[I’ve read many good books in the past few months. I’m reviewing some of them in a series of blog posts. So, if you’re looking for a summer read, maybe you’ll find a book to enjoy in one of my book review posts. Note: Autumn Equinox begins September 23!]

Why did I read this book?
I follow Lynn Haraldson’s blog. I love her writing — how she expresses herself, how she captures the essence of an experience, and how she weaves the past into the present. After all, our pasts are part of us, always influencing our current lives. She blogs about many things, including some of the events in her memoir An Obesity of Grief. When her book came out, I bought it, certain it would be very good. I was right. I read her book in two nights — on both of them staying up much later than I normally do, telling myself over and over, “I’ll just read one more chapter.”
What is this book about?
Lynn Haraldson is nineteen years old, and deeply in love with her husband Bruce. Their life together — filled with dreams — stretches ahead of them. They plan to be married for seventy-five years. They have recently taken over the farm owned by Bruce’s parents, who have retired. They are the joyful parents of an eleven-day-old baby girl. Then Bruce dies in an accident.
The day Bruce dies begins as an ordinary day. Lynn takes care of their infant daughter while Bruce leaves the house to tend to the farm. But Lynn never sees Bruce again. He dies in a tractor-train collision. Filled with grief, she wants to see her husband’s body, to touch his hand, to say goodbye. But people tell her she shouldn’t because it will traumatize her, better to remember Bruce as she knew him. Because Lynn is nineteen, older adults treat her more like a child than a grown woman who has just lost her husband.
After Bruce’s death, Lynn tries to hide her grief, telling people that she is just fine. But her grief won’t stay put. It manifests itself in two failed marriages, in gaining and losing over one-hundred pounds twice, and in recurring nightmares featuring Bruce. She struggles with a nagging question: How could Bruce not see or hear the oncoming train?
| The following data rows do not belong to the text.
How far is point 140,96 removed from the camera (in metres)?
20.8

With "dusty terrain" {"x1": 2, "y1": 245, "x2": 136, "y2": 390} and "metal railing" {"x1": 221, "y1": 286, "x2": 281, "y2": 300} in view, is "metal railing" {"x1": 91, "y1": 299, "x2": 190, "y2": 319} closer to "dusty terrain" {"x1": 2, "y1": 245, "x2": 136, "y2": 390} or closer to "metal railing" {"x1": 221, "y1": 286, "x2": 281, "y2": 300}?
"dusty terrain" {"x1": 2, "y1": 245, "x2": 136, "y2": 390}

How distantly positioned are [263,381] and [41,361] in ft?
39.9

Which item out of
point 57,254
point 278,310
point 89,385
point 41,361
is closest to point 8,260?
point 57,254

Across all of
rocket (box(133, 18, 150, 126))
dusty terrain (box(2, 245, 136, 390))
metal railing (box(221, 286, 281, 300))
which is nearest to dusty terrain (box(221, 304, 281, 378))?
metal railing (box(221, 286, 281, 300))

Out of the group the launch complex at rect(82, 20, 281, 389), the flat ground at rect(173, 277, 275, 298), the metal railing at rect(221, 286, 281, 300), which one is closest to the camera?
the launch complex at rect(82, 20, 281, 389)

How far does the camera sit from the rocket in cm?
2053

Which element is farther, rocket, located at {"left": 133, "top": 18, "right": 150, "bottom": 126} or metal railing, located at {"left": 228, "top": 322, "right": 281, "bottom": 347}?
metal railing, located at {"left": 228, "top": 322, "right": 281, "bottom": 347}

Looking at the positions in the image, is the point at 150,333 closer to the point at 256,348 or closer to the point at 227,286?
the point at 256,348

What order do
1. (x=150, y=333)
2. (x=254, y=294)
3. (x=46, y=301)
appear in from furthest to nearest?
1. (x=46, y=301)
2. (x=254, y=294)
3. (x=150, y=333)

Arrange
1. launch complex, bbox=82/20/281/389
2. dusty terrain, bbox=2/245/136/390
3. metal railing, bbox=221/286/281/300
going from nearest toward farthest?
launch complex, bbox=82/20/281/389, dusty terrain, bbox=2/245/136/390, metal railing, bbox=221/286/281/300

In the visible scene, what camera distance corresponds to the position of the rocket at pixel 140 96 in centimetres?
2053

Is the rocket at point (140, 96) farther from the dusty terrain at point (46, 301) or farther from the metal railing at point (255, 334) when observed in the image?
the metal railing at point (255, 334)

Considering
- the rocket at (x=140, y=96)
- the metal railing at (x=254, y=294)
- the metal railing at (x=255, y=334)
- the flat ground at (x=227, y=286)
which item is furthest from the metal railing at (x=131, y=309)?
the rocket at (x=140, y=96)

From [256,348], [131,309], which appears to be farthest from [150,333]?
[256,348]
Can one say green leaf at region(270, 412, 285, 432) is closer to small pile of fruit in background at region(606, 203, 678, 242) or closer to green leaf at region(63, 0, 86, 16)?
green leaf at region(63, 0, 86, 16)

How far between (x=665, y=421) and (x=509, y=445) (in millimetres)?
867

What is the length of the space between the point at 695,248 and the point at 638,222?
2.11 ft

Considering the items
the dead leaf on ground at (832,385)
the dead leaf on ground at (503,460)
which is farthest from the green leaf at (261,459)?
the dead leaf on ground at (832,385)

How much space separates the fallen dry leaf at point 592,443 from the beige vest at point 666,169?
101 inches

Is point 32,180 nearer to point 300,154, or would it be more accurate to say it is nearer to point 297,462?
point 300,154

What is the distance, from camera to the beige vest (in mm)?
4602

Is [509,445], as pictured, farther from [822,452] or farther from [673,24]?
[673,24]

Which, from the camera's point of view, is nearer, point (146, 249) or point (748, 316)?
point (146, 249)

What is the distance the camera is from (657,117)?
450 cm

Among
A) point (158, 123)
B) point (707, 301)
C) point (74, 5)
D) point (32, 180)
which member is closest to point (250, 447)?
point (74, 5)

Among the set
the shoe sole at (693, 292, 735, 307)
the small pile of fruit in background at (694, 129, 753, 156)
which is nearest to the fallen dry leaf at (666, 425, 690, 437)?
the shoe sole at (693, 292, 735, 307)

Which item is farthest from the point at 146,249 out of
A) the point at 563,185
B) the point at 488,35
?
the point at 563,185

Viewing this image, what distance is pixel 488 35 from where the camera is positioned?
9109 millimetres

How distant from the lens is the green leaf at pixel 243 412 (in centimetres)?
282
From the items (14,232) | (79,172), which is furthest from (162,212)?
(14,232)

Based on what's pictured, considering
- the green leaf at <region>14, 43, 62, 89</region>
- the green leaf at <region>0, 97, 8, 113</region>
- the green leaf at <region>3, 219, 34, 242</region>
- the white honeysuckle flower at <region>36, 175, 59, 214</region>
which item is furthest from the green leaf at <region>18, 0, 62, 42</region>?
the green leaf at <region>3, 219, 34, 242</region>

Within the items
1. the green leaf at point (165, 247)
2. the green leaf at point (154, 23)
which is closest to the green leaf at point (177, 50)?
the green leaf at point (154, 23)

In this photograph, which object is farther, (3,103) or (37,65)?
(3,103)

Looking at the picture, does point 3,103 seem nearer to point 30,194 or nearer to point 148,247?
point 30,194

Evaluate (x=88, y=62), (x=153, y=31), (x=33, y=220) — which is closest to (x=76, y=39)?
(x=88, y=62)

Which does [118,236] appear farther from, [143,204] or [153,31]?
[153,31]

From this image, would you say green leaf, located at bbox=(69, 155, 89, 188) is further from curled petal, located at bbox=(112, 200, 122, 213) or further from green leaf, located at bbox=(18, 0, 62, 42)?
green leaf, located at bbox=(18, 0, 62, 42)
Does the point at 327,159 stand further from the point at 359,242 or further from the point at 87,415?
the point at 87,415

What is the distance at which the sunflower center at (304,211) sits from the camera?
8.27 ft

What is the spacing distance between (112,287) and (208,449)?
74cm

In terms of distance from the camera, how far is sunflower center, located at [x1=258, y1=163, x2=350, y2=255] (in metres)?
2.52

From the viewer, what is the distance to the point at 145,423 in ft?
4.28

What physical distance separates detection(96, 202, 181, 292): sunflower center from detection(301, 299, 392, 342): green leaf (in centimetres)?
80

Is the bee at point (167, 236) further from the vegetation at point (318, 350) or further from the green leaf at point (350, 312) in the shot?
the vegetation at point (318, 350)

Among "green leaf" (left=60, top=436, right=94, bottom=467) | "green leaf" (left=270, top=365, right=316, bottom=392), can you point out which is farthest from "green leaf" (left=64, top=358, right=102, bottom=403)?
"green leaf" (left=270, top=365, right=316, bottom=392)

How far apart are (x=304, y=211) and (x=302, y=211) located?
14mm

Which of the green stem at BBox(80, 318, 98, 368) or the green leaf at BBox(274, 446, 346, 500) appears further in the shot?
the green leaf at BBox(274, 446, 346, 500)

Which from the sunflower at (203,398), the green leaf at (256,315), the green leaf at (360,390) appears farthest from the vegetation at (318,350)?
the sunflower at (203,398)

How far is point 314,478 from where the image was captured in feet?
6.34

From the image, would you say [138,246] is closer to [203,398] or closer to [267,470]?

For years, even though Lynn’s life moves forward in some ways, she remains stuck in a cycle of grief-driven behaviors until she begins therapy, confronting Bruce’s death and her grief.
What makes this book memorable?
Haraldson tells her story with unflinching honesty. If readers have experienced a tragic loss, reading An Obesity of Grief will help them understand they are not alone in their thoughts about grief and their struggles with it. If readers haven’t experienced the type of profound loss Haralson confronts, the book will help them understand the impact of grief because chances are they know someone who has faced the untimely death of a spouse or loved one.
Haraldson’s prose is both lean and powerful. She tells her story, moving back and forth in time, building suspense for her readers, taking them along with her on her journey. And as she grapples with the painful memories and emotions surrounding her grief, she gives readers a memoir that is deeply moving, insightful, and offers hope.
[I’d like to give a shout-out to the cover art on Haraldson’s book. It’s stunning and haunting, and it captures the essence of her memoir.]